━━━━━ Material for this task
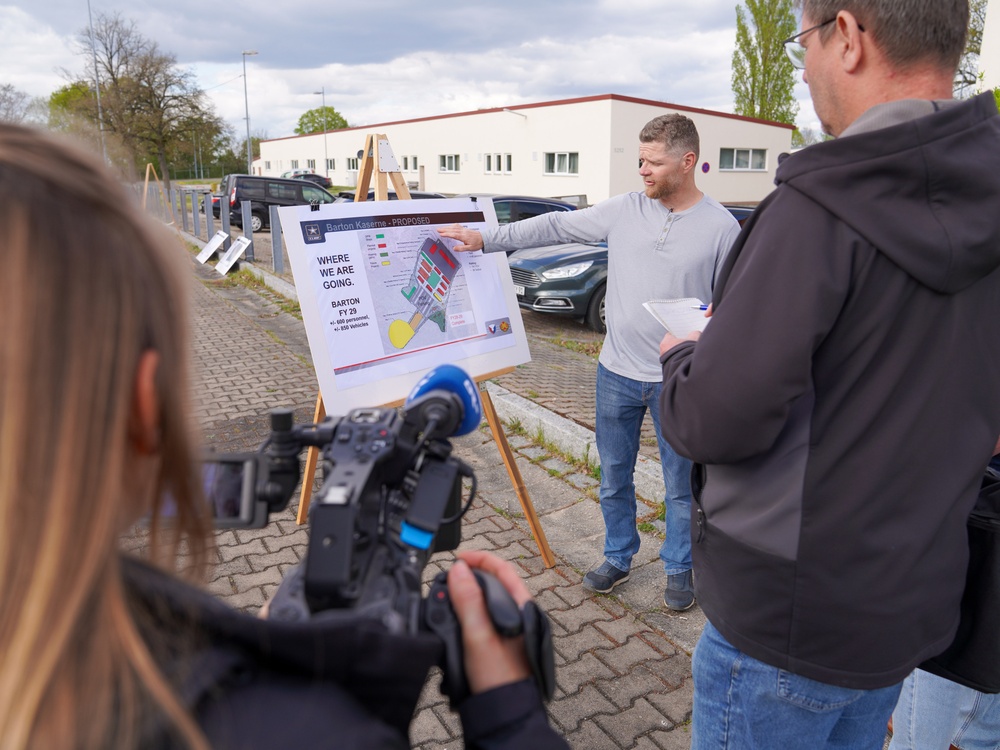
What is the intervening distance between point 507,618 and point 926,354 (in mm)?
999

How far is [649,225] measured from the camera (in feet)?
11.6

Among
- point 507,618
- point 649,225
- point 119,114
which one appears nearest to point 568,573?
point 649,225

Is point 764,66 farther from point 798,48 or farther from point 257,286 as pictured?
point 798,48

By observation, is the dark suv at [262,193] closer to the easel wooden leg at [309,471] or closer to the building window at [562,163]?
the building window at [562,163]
━━━━━━━━━━
● **Task prompt**
Rewrite the listing above as a JSON array of strings with one string per line. Skip blank lines and leave the pictures out.

● **Exercise result**
[
  "What is the intervening distance between point 507,618 and point 926,354 (in mm)?",
  "999",
  "How far is [649,225] measured from the camera (in feet)?",
  "11.6",
  "Among",
  "- point 507,618",
  "- point 649,225",
  "- point 119,114",
  "which one appears nearest to point 568,573?",
  "point 649,225",
  "Is point 764,66 farther from point 798,48 or farther from point 257,286 as pictured?",
  "point 798,48",
  "By observation, is the dark suv at [262,193] closer to the easel wooden leg at [309,471] or closer to the building window at [562,163]?",
  "the building window at [562,163]"
]